Supreme Court’s Thomas calls for fresh look at granting broad immunity to Facebook

The Supreme Court should reconsider whether federal law grants social media sites like Facebook broad legal immunity when used to commit crimes, Justice Clarence Thomas said Monday.

Thomas’ comments came as the court declined to appeal a Texas woman who was friends at age 15 with a man on Facebook who turned out to be a sex trafficker. After the then-teenager told him she had a falling out with her mother, he told her she could make enough money as a model to have her own apartment, according to her lawsuit.

He convinced her to let him come get her, and within hours she was raped, beaten, photographed, and forced into sex trafficking. Facebook should have known he was a criminal, his lawsuit argued, because his post was full of photos and other content that were clear signs of human trafficking.

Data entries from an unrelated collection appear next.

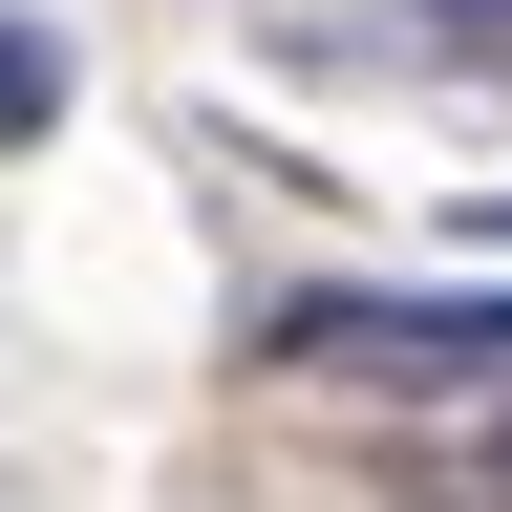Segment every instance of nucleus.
Returning a JSON list of instances; mask_svg holds the SVG:
<instances>
[{
	"label": "nucleus",
	"instance_id": "obj_2",
	"mask_svg": "<svg viewBox=\"0 0 512 512\" xmlns=\"http://www.w3.org/2000/svg\"><path fill=\"white\" fill-rule=\"evenodd\" d=\"M278 43H342V64H470V86H512V0H278Z\"/></svg>",
	"mask_w": 512,
	"mask_h": 512
},
{
	"label": "nucleus",
	"instance_id": "obj_3",
	"mask_svg": "<svg viewBox=\"0 0 512 512\" xmlns=\"http://www.w3.org/2000/svg\"><path fill=\"white\" fill-rule=\"evenodd\" d=\"M406 512H512V406H491L470 448H427V470H406Z\"/></svg>",
	"mask_w": 512,
	"mask_h": 512
},
{
	"label": "nucleus",
	"instance_id": "obj_4",
	"mask_svg": "<svg viewBox=\"0 0 512 512\" xmlns=\"http://www.w3.org/2000/svg\"><path fill=\"white\" fill-rule=\"evenodd\" d=\"M43 128H64V43H43V22H0V150H43Z\"/></svg>",
	"mask_w": 512,
	"mask_h": 512
},
{
	"label": "nucleus",
	"instance_id": "obj_1",
	"mask_svg": "<svg viewBox=\"0 0 512 512\" xmlns=\"http://www.w3.org/2000/svg\"><path fill=\"white\" fill-rule=\"evenodd\" d=\"M278 384H363V406H512V299H278L256 320Z\"/></svg>",
	"mask_w": 512,
	"mask_h": 512
}]
</instances>
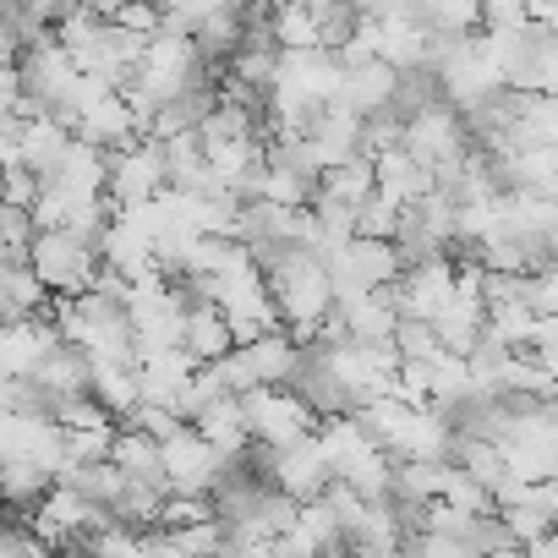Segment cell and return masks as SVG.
Instances as JSON below:
<instances>
[{"label": "cell", "instance_id": "1", "mask_svg": "<svg viewBox=\"0 0 558 558\" xmlns=\"http://www.w3.org/2000/svg\"><path fill=\"white\" fill-rule=\"evenodd\" d=\"M268 291L279 302V318H286V329L313 345L318 340V324L335 313V274L324 263V252H307V246H291V252H279L268 268Z\"/></svg>", "mask_w": 558, "mask_h": 558}, {"label": "cell", "instance_id": "12", "mask_svg": "<svg viewBox=\"0 0 558 558\" xmlns=\"http://www.w3.org/2000/svg\"><path fill=\"white\" fill-rule=\"evenodd\" d=\"M181 553H197V558H219L230 547V525L225 520H203V525H181V531H165Z\"/></svg>", "mask_w": 558, "mask_h": 558}, {"label": "cell", "instance_id": "6", "mask_svg": "<svg viewBox=\"0 0 558 558\" xmlns=\"http://www.w3.org/2000/svg\"><path fill=\"white\" fill-rule=\"evenodd\" d=\"M50 307H56V291L34 274V263H7L0 268V313H7V324L50 318Z\"/></svg>", "mask_w": 558, "mask_h": 558}, {"label": "cell", "instance_id": "3", "mask_svg": "<svg viewBox=\"0 0 558 558\" xmlns=\"http://www.w3.org/2000/svg\"><path fill=\"white\" fill-rule=\"evenodd\" d=\"M329 482H335V465H329V454H324V438H318V433H313V438H302V444H291V449H274V487H286L296 504L324 498V493H329Z\"/></svg>", "mask_w": 558, "mask_h": 558}, {"label": "cell", "instance_id": "14", "mask_svg": "<svg viewBox=\"0 0 558 558\" xmlns=\"http://www.w3.org/2000/svg\"><path fill=\"white\" fill-rule=\"evenodd\" d=\"M400 225H405V203H395V197H384V192L362 208V235L395 241V235H400Z\"/></svg>", "mask_w": 558, "mask_h": 558}, {"label": "cell", "instance_id": "13", "mask_svg": "<svg viewBox=\"0 0 558 558\" xmlns=\"http://www.w3.org/2000/svg\"><path fill=\"white\" fill-rule=\"evenodd\" d=\"M454 465V460H449ZM444 504H454V509H465V514H493L498 509V498H493V487H482L476 476H465L460 465L449 471V487H444Z\"/></svg>", "mask_w": 558, "mask_h": 558}, {"label": "cell", "instance_id": "7", "mask_svg": "<svg viewBox=\"0 0 558 558\" xmlns=\"http://www.w3.org/2000/svg\"><path fill=\"white\" fill-rule=\"evenodd\" d=\"M94 400L116 422H132L137 405H143V367L137 362H105V356H94Z\"/></svg>", "mask_w": 558, "mask_h": 558}, {"label": "cell", "instance_id": "16", "mask_svg": "<svg viewBox=\"0 0 558 558\" xmlns=\"http://www.w3.org/2000/svg\"><path fill=\"white\" fill-rule=\"evenodd\" d=\"M61 558H99L94 547H72V553H61Z\"/></svg>", "mask_w": 558, "mask_h": 558}, {"label": "cell", "instance_id": "11", "mask_svg": "<svg viewBox=\"0 0 558 558\" xmlns=\"http://www.w3.org/2000/svg\"><path fill=\"white\" fill-rule=\"evenodd\" d=\"M0 411L7 416H56L61 400L39 378H7V389H0Z\"/></svg>", "mask_w": 558, "mask_h": 558}, {"label": "cell", "instance_id": "4", "mask_svg": "<svg viewBox=\"0 0 558 558\" xmlns=\"http://www.w3.org/2000/svg\"><path fill=\"white\" fill-rule=\"evenodd\" d=\"M56 345H61V329L50 318L7 324V340H0V367H7V378H34Z\"/></svg>", "mask_w": 558, "mask_h": 558}, {"label": "cell", "instance_id": "15", "mask_svg": "<svg viewBox=\"0 0 558 558\" xmlns=\"http://www.w3.org/2000/svg\"><path fill=\"white\" fill-rule=\"evenodd\" d=\"M34 241H39L34 208H12V203H7V263H28Z\"/></svg>", "mask_w": 558, "mask_h": 558}, {"label": "cell", "instance_id": "10", "mask_svg": "<svg viewBox=\"0 0 558 558\" xmlns=\"http://www.w3.org/2000/svg\"><path fill=\"white\" fill-rule=\"evenodd\" d=\"M318 192H324V197H340V203H351V208H367V203L378 197V154H356V159L324 170V186H318Z\"/></svg>", "mask_w": 558, "mask_h": 558}, {"label": "cell", "instance_id": "9", "mask_svg": "<svg viewBox=\"0 0 558 558\" xmlns=\"http://www.w3.org/2000/svg\"><path fill=\"white\" fill-rule=\"evenodd\" d=\"M181 345H186L203 367H214V362H225L241 340H235L225 307H186V340H181Z\"/></svg>", "mask_w": 558, "mask_h": 558}, {"label": "cell", "instance_id": "8", "mask_svg": "<svg viewBox=\"0 0 558 558\" xmlns=\"http://www.w3.org/2000/svg\"><path fill=\"white\" fill-rule=\"evenodd\" d=\"M126 476H137V482H154V487H165L170 493V471H165V444L154 438V433H143V427H126L121 422V433H116V454H110Z\"/></svg>", "mask_w": 558, "mask_h": 558}, {"label": "cell", "instance_id": "5", "mask_svg": "<svg viewBox=\"0 0 558 558\" xmlns=\"http://www.w3.org/2000/svg\"><path fill=\"white\" fill-rule=\"evenodd\" d=\"M400 66H389V61H367V66H356V72H345V94L335 99V105H345V110H356V116H384V110H395V99H400Z\"/></svg>", "mask_w": 558, "mask_h": 558}, {"label": "cell", "instance_id": "2", "mask_svg": "<svg viewBox=\"0 0 558 558\" xmlns=\"http://www.w3.org/2000/svg\"><path fill=\"white\" fill-rule=\"evenodd\" d=\"M28 263L56 296H88L99 286V274H105V252L94 241L72 235V230H39Z\"/></svg>", "mask_w": 558, "mask_h": 558}]
</instances>
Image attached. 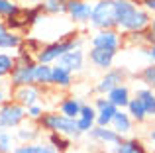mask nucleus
I'll use <instances>...</instances> for the list:
<instances>
[{
    "instance_id": "nucleus-1",
    "label": "nucleus",
    "mask_w": 155,
    "mask_h": 153,
    "mask_svg": "<svg viewBox=\"0 0 155 153\" xmlns=\"http://www.w3.org/2000/svg\"><path fill=\"white\" fill-rule=\"evenodd\" d=\"M38 124L41 126L43 132H59V134L67 135L71 139H79L81 135V130L77 126V118H69V116L61 114L59 110L57 112H45L41 118L38 120Z\"/></svg>"
},
{
    "instance_id": "nucleus-2",
    "label": "nucleus",
    "mask_w": 155,
    "mask_h": 153,
    "mask_svg": "<svg viewBox=\"0 0 155 153\" xmlns=\"http://www.w3.org/2000/svg\"><path fill=\"white\" fill-rule=\"evenodd\" d=\"M77 47H83V37H79V34H71L69 37H61V39H57V41L41 45V49L35 53V61L53 65L61 55H65L71 49H77Z\"/></svg>"
},
{
    "instance_id": "nucleus-3",
    "label": "nucleus",
    "mask_w": 155,
    "mask_h": 153,
    "mask_svg": "<svg viewBox=\"0 0 155 153\" xmlns=\"http://www.w3.org/2000/svg\"><path fill=\"white\" fill-rule=\"evenodd\" d=\"M91 47H102V49L120 51L124 47V34L118 28H104V30H94L88 37Z\"/></svg>"
},
{
    "instance_id": "nucleus-4",
    "label": "nucleus",
    "mask_w": 155,
    "mask_h": 153,
    "mask_svg": "<svg viewBox=\"0 0 155 153\" xmlns=\"http://www.w3.org/2000/svg\"><path fill=\"white\" fill-rule=\"evenodd\" d=\"M91 26L94 30L104 28H116V12H114V0H94L91 16Z\"/></svg>"
},
{
    "instance_id": "nucleus-5",
    "label": "nucleus",
    "mask_w": 155,
    "mask_h": 153,
    "mask_svg": "<svg viewBox=\"0 0 155 153\" xmlns=\"http://www.w3.org/2000/svg\"><path fill=\"white\" fill-rule=\"evenodd\" d=\"M24 120H28V114H26V106H22L20 102L10 98L0 106V128L16 130Z\"/></svg>"
},
{
    "instance_id": "nucleus-6",
    "label": "nucleus",
    "mask_w": 155,
    "mask_h": 153,
    "mask_svg": "<svg viewBox=\"0 0 155 153\" xmlns=\"http://www.w3.org/2000/svg\"><path fill=\"white\" fill-rule=\"evenodd\" d=\"M149 26H151V12H147L143 6L137 4V8L130 14V18L120 26V31L126 35L128 34H141V31L149 30Z\"/></svg>"
},
{
    "instance_id": "nucleus-7",
    "label": "nucleus",
    "mask_w": 155,
    "mask_h": 153,
    "mask_svg": "<svg viewBox=\"0 0 155 153\" xmlns=\"http://www.w3.org/2000/svg\"><path fill=\"white\" fill-rule=\"evenodd\" d=\"M94 0H67V16L77 26H87L91 24Z\"/></svg>"
},
{
    "instance_id": "nucleus-8",
    "label": "nucleus",
    "mask_w": 155,
    "mask_h": 153,
    "mask_svg": "<svg viewBox=\"0 0 155 153\" xmlns=\"http://www.w3.org/2000/svg\"><path fill=\"white\" fill-rule=\"evenodd\" d=\"M10 98L16 100V102H20L22 106H31V104L39 102V98H41L43 94V88L38 86V84H24V86H14L10 88Z\"/></svg>"
},
{
    "instance_id": "nucleus-9",
    "label": "nucleus",
    "mask_w": 155,
    "mask_h": 153,
    "mask_svg": "<svg viewBox=\"0 0 155 153\" xmlns=\"http://www.w3.org/2000/svg\"><path fill=\"white\" fill-rule=\"evenodd\" d=\"M116 55H118V51L102 49V47H91V51L87 53V61L98 71H108L114 67Z\"/></svg>"
},
{
    "instance_id": "nucleus-10",
    "label": "nucleus",
    "mask_w": 155,
    "mask_h": 153,
    "mask_svg": "<svg viewBox=\"0 0 155 153\" xmlns=\"http://www.w3.org/2000/svg\"><path fill=\"white\" fill-rule=\"evenodd\" d=\"M122 83H126V71L118 69V67H112V69L104 71V75L96 80L94 92L96 94H106V92H110L114 86H118Z\"/></svg>"
},
{
    "instance_id": "nucleus-11",
    "label": "nucleus",
    "mask_w": 155,
    "mask_h": 153,
    "mask_svg": "<svg viewBox=\"0 0 155 153\" xmlns=\"http://www.w3.org/2000/svg\"><path fill=\"white\" fill-rule=\"evenodd\" d=\"M55 63L67 67V69L73 71L75 75H79V73L84 71V65H87V53H84L83 47H77V49H71V51H67L65 55H61Z\"/></svg>"
},
{
    "instance_id": "nucleus-12",
    "label": "nucleus",
    "mask_w": 155,
    "mask_h": 153,
    "mask_svg": "<svg viewBox=\"0 0 155 153\" xmlns=\"http://www.w3.org/2000/svg\"><path fill=\"white\" fill-rule=\"evenodd\" d=\"M34 69L35 63H16L10 73V88L24 86V84H35L34 83Z\"/></svg>"
},
{
    "instance_id": "nucleus-13",
    "label": "nucleus",
    "mask_w": 155,
    "mask_h": 153,
    "mask_svg": "<svg viewBox=\"0 0 155 153\" xmlns=\"http://www.w3.org/2000/svg\"><path fill=\"white\" fill-rule=\"evenodd\" d=\"M94 108H96V126H110L114 114L118 112V106H114L106 94H98L94 98Z\"/></svg>"
},
{
    "instance_id": "nucleus-14",
    "label": "nucleus",
    "mask_w": 155,
    "mask_h": 153,
    "mask_svg": "<svg viewBox=\"0 0 155 153\" xmlns=\"http://www.w3.org/2000/svg\"><path fill=\"white\" fill-rule=\"evenodd\" d=\"M88 135H91L92 142L100 143V145H106V147H116L122 142V135L116 130H112L110 126H94L88 132Z\"/></svg>"
},
{
    "instance_id": "nucleus-15",
    "label": "nucleus",
    "mask_w": 155,
    "mask_h": 153,
    "mask_svg": "<svg viewBox=\"0 0 155 153\" xmlns=\"http://www.w3.org/2000/svg\"><path fill=\"white\" fill-rule=\"evenodd\" d=\"M73 76L75 73L69 71L67 67L59 65V63H53V71H51V86L57 90H67L73 86Z\"/></svg>"
},
{
    "instance_id": "nucleus-16",
    "label": "nucleus",
    "mask_w": 155,
    "mask_h": 153,
    "mask_svg": "<svg viewBox=\"0 0 155 153\" xmlns=\"http://www.w3.org/2000/svg\"><path fill=\"white\" fill-rule=\"evenodd\" d=\"M16 139H18L20 143H28V142H35V139H39V135H41V126H39L35 120H24L22 124H20L18 128H16Z\"/></svg>"
},
{
    "instance_id": "nucleus-17",
    "label": "nucleus",
    "mask_w": 155,
    "mask_h": 153,
    "mask_svg": "<svg viewBox=\"0 0 155 153\" xmlns=\"http://www.w3.org/2000/svg\"><path fill=\"white\" fill-rule=\"evenodd\" d=\"M134 124H136V122H134L132 116L128 114V110H126V108H118V112L114 114V118H112L110 128L116 130L122 138H126V135H130L134 132Z\"/></svg>"
},
{
    "instance_id": "nucleus-18",
    "label": "nucleus",
    "mask_w": 155,
    "mask_h": 153,
    "mask_svg": "<svg viewBox=\"0 0 155 153\" xmlns=\"http://www.w3.org/2000/svg\"><path fill=\"white\" fill-rule=\"evenodd\" d=\"M77 126H79L81 134H88L92 128L96 126V108L94 104H88L84 102L83 108H81V114L77 116Z\"/></svg>"
},
{
    "instance_id": "nucleus-19",
    "label": "nucleus",
    "mask_w": 155,
    "mask_h": 153,
    "mask_svg": "<svg viewBox=\"0 0 155 153\" xmlns=\"http://www.w3.org/2000/svg\"><path fill=\"white\" fill-rule=\"evenodd\" d=\"M22 43H24L22 35L18 31L10 30L4 20H0V49H18Z\"/></svg>"
},
{
    "instance_id": "nucleus-20",
    "label": "nucleus",
    "mask_w": 155,
    "mask_h": 153,
    "mask_svg": "<svg viewBox=\"0 0 155 153\" xmlns=\"http://www.w3.org/2000/svg\"><path fill=\"white\" fill-rule=\"evenodd\" d=\"M106 98H108L114 106L126 108V106H128V102L132 100V92H130V86H128V84L122 83V84H118V86H114L110 92H106Z\"/></svg>"
},
{
    "instance_id": "nucleus-21",
    "label": "nucleus",
    "mask_w": 155,
    "mask_h": 153,
    "mask_svg": "<svg viewBox=\"0 0 155 153\" xmlns=\"http://www.w3.org/2000/svg\"><path fill=\"white\" fill-rule=\"evenodd\" d=\"M84 100L81 98V96H67V98H63L59 102V112L65 116H69V118H77V116L81 114V108H83Z\"/></svg>"
},
{
    "instance_id": "nucleus-22",
    "label": "nucleus",
    "mask_w": 155,
    "mask_h": 153,
    "mask_svg": "<svg viewBox=\"0 0 155 153\" xmlns=\"http://www.w3.org/2000/svg\"><path fill=\"white\" fill-rule=\"evenodd\" d=\"M112 153H147V149L137 138H122V142L112 147Z\"/></svg>"
},
{
    "instance_id": "nucleus-23",
    "label": "nucleus",
    "mask_w": 155,
    "mask_h": 153,
    "mask_svg": "<svg viewBox=\"0 0 155 153\" xmlns=\"http://www.w3.org/2000/svg\"><path fill=\"white\" fill-rule=\"evenodd\" d=\"M14 153H57L53 149V145L49 142H28V143H20L14 147Z\"/></svg>"
},
{
    "instance_id": "nucleus-24",
    "label": "nucleus",
    "mask_w": 155,
    "mask_h": 153,
    "mask_svg": "<svg viewBox=\"0 0 155 153\" xmlns=\"http://www.w3.org/2000/svg\"><path fill=\"white\" fill-rule=\"evenodd\" d=\"M51 71H53V65H49V63H35L34 83L41 88L51 86Z\"/></svg>"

After being rescued by law enforcement, she sued Facebook, but the Texas Supreme Court said a provision of federal law, known as Section 230 of the Communications Decency Act, grants social media sites and other internet service providers immunity from lawsuits arising out of anything. posted by a user.

Thomas said the interpretation of the law is too broad and goes beyond what the law actually says. Such a broad reading, he said, leads courts to dismiss claims against internet companies for failing to warn consumers of product defects or for failing to take reasonable steps to protect users from malicious activities of other users.

Thomas said it’s hard to see why the law “should protect Facebook from liability for its own acts and omissions.”

The Supreme Court on Monday declined to entertain Texas’ appeal, citing technical obstacles that prevented the court from having jurisdiction, and Thomas agreed that the court should not have taken his specific case. But he said it “should address the appropriate scope of immunity” in an appropriate case.

Thomas has made similar comments in previous cases and also said social media companies should not be immune from lawsuits that claim they improperly restrict conservative viewpoints.

Facebook urged the court not to take the Texas case. In the 25 years since Congress enacted the law, “federal appeals courts and state supreme courts have consistently held that Section 230 prohibits claims to impose liability on service providers. interactive computing services for third-party content,” the company said.